Source: New York Times


Size is a good fit to display Quantitative data, it allows the viewer to easily compare different magnitudes side by side. As you can see in the examples below, size is usually combined with hue to convey both category and magnitude together.

 Example: Share of men vs. share of women who drank alcohol in 2010

This Scatterplot Chart makes use of size as an additional channel to convey extra information, at glance we can see the relationship between the values in both axes and also compare how many people drank alcohol between the different countries.

This chart also makes use of hue to group countries by category.

Source: Our World In Data

 Example: The Words Men and Women Use When They Write About Love

This chart is very similar to a Word Cloud, it conveys the frequency of usage of different words by the area (2D size) of each circle.

Hue is also used to separate the circles in two categories.

Source: New York Times


Hue is great to display categorical data, two shapes with different colors side by side immediately convey to the viewer that they belong to different categories.

 Example: Outdoor air pollution deaths by age, World, 1990 to 2016

In this chart, different hue values are used to convey different categories of age ranges.

The size of each band plus the stacking the different colors allows to easily compare and identify trends between categories over time.

Source: Our World In Data

 Example: Does livestock antibiotic use exceed suggested target?

Hue is used in this chart along with geographic information to convey three different categories. The use of different hue values allows to easy pinpoint areas with high consumption of antibiotics.

Source: Our World In Data

Luminance and Saturation

Luminance and Saturation are a good fit for quantitative data, when comparing items side by side an item with more saturation will convey "more" of the value it represents.

Each row shows variations on luminance (top) and saturation (bottom) for the same hue value.
 Example: GitHub contributions heatmap

In this graphic we can see two categorical variables (day of the week vs month) and the use of luminance to convey an ordered attribute (number of contributions). The rectangles get brighter when the number is higher.

Souce @mbostock GitHub profile

 Example: Disability-adjusted life years (DALYs) from particulate pollution

Luminance and saturation play very well with geographic data, allowing you to see geographic hot-spots easily.

Source: Our World In Data


When used carefully, motion can be a great channel to convey information, motion is good at displaying the passage of time and periodicity.

 Example: How to visualize periodicity?

Source: @pierreleripoll - Observable

 Example: Hang On, Northeast. In Some Parts, Spring Has Already Sprung.

Source: New York Times


Angles can be used to express quantitative data, and are often used to show the magnitude of change of something.

 Example: Religion & Attitudes Towards Homosexuality

Source: @gordon.hack - Tableau

 Example: Premier League 2017-18 review: Predictions vs. Reality

Source: @brian7311 - Tableau


Shape is often used for categorical data, as we naturally tend to group things that have the same shape together as belonging to the same group.
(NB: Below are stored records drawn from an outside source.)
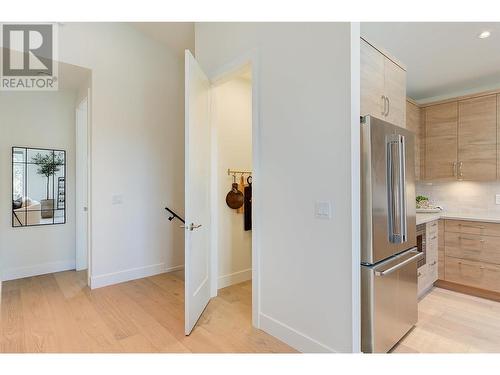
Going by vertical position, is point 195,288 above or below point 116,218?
below

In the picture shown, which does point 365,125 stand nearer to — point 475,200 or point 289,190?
point 289,190

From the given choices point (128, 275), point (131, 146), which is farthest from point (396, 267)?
point (131, 146)

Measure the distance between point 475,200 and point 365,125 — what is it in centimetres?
304

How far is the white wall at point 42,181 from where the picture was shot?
347 cm

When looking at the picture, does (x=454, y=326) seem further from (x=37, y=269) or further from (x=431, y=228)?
(x=37, y=269)

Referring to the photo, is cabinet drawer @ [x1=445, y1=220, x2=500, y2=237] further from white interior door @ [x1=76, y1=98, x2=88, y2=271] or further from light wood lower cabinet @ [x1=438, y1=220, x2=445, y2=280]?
white interior door @ [x1=76, y1=98, x2=88, y2=271]

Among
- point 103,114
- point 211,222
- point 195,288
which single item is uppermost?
point 103,114

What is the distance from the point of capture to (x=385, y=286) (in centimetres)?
191

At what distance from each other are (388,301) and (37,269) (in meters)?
4.22

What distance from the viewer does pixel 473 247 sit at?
10.5 feet

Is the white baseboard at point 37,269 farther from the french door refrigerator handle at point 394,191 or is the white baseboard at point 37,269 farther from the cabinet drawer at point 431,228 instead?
the cabinet drawer at point 431,228

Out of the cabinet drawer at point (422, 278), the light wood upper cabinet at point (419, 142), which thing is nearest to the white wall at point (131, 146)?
the cabinet drawer at point (422, 278)
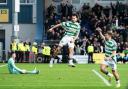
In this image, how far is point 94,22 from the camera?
156 ft

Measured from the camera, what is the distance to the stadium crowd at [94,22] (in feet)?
148

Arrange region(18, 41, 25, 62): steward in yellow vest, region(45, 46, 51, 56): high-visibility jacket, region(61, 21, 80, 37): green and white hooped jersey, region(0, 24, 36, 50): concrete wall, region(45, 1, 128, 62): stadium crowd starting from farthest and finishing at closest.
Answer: region(0, 24, 36, 50): concrete wall, region(45, 1, 128, 62): stadium crowd, region(18, 41, 25, 62): steward in yellow vest, region(45, 46, 51, 56): high-visibility jacket, region(61, 21, 80, 37): green and white hooped jersey

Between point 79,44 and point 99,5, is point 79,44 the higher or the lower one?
the lower one

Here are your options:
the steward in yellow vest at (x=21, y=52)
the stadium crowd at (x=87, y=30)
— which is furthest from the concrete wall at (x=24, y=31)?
the steward in yellow vest at (x=21, y=52)

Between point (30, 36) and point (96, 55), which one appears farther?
point (30, 36)

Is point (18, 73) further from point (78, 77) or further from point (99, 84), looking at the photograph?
point (99, 84)

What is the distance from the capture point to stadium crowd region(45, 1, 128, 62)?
4525 cm

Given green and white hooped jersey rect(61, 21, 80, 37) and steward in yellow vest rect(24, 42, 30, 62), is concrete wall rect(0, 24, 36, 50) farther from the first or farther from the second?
green and white hooped jersey rect(61, 21, 80, 37)

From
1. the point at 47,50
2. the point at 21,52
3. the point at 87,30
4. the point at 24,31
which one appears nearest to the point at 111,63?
the point at 47,50

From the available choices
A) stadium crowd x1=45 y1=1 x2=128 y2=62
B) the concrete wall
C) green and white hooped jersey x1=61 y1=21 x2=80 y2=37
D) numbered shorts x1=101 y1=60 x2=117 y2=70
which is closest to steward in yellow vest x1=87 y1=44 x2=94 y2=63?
stadium crowd x1=45 y1=1 x2=128 y2=62

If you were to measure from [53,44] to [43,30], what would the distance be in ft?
12.3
 Example: Women in the German Bundestag by Party

Source @terezaif - Observable

 Example: By age group: The growth of the population to 2100

Source: Our World In Data

Choosing the right elements

The problem of what are the best marks and channels to convey your analysis of a given data set has been explored for some time now, from Jackes Bertin's Semiology of Graphics which was written in 1967, passing by Leland Wilkinson's Grammar of Graphics and some of Edward Tufte's work and many others including many papers from the UW Interactive Data Lab, some of them even exploring computer generated visualizations based on this principles.

At the end of the day, it's a balance of matching the right channel with the right data type and picking the most effective channel.